Qui d’autre que Michael Youn pouvait incarner ce syndrome de l’injustice créative ? On le savait depuis Incontrôlable, le trublion mégalo se cogne contre son incapacité à transmettre un fluide, une consistance. La glauquerie Younienne, ce n’est pas la vulgarité ou le cynisme, mais cette dichotomie, que l’acharnement rend profondément pathétique, entre ambitions énormes et moyens rachitiques. On s’imaginait naïvement que le côté huis clos de Héros l’arrimerait à une sobriété studieuse, et qu’ainsi harnaché aux conventions du genre, il pourrait s’en tirer avec la même efficacité que dans ses clips parodiques. Mais non, très vite, on comprend que l’impuissance du comique mégalo est flattée par Bruno Merle, alter ego réalisateur, qui recopie laborieusement le best of du cinéma coup de poing, à la manière d’un Aronofsky mongolo ou d’un Lynch qui aurait paumé son talent.

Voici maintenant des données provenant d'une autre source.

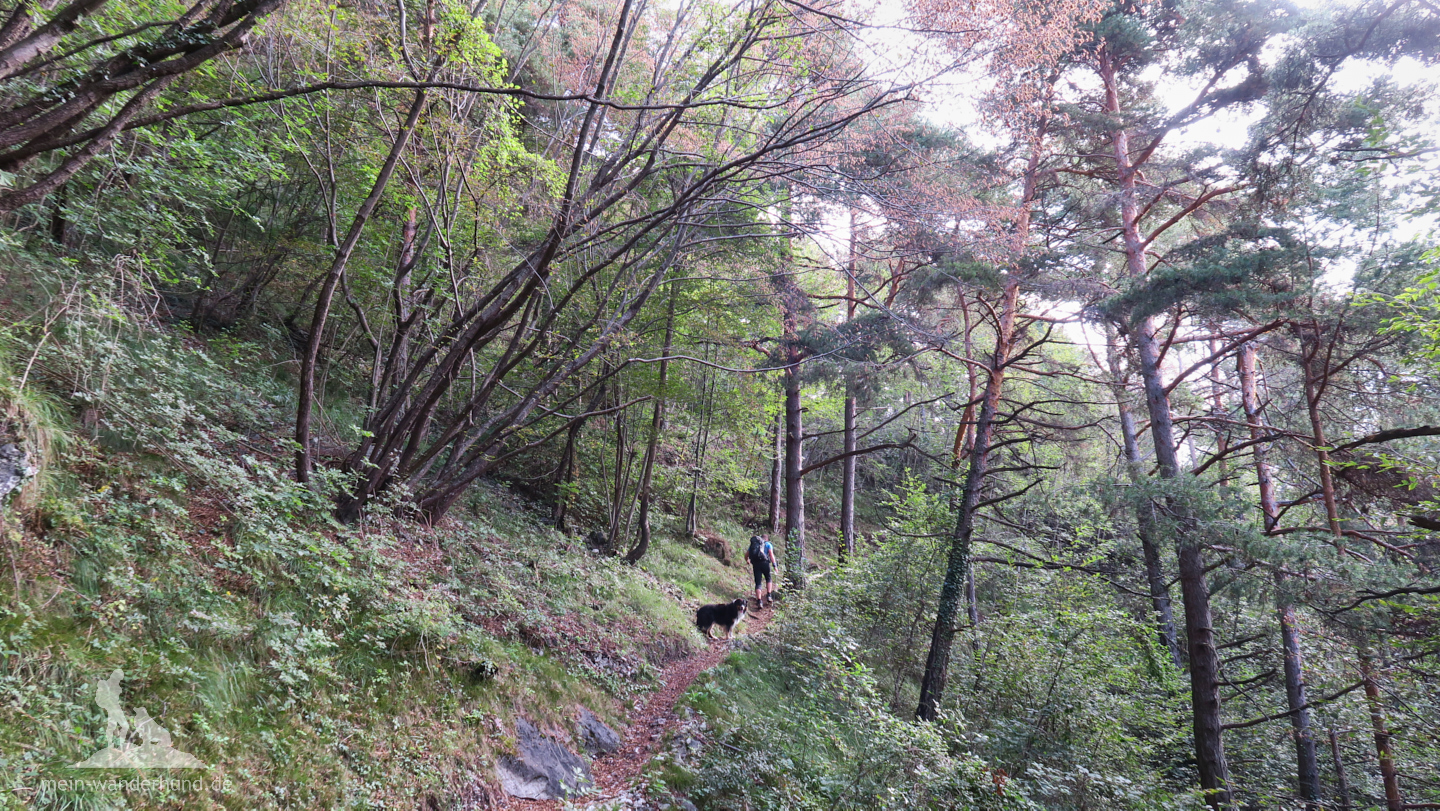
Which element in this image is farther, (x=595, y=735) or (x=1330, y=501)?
(x=1330, y=501)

Donc, Héros se coltine deux performances ratées pour le prix d’une. Celle de regarder Youn (la curiosité s’arrête à la première hystérie du personnage à flingue et à poil), lequel se condamne à une excellence mal dessinée, entre Actor’s studio et portrait détourné qui critique grave la société du spectacle. Celle de regarder Merle, spectateur « éclairé » qui prévient oralement son héros de la réalité vraie (« t’es mal, Pierre », « j’existe pas, Pierre »), mais se livre au même délire bruyant : tentatives esthétisantes improbables ou trop compliquées pour lui (les compositions murales de scotch déménageur, un must de mocheté), expérimentation dédiée au rafistolage ou à l’épate (le banc de poisson inséré à chaque défenestration ne vaut pas le split-screen d’un face-à-face d’un mètre de distance entre Youn et Chesnais). Théoriser l’échec c’est bien, encore faut-il y parvenir. Sinon, on pleure, à moins de se vautrer dans une aveuglante autosatisfaction.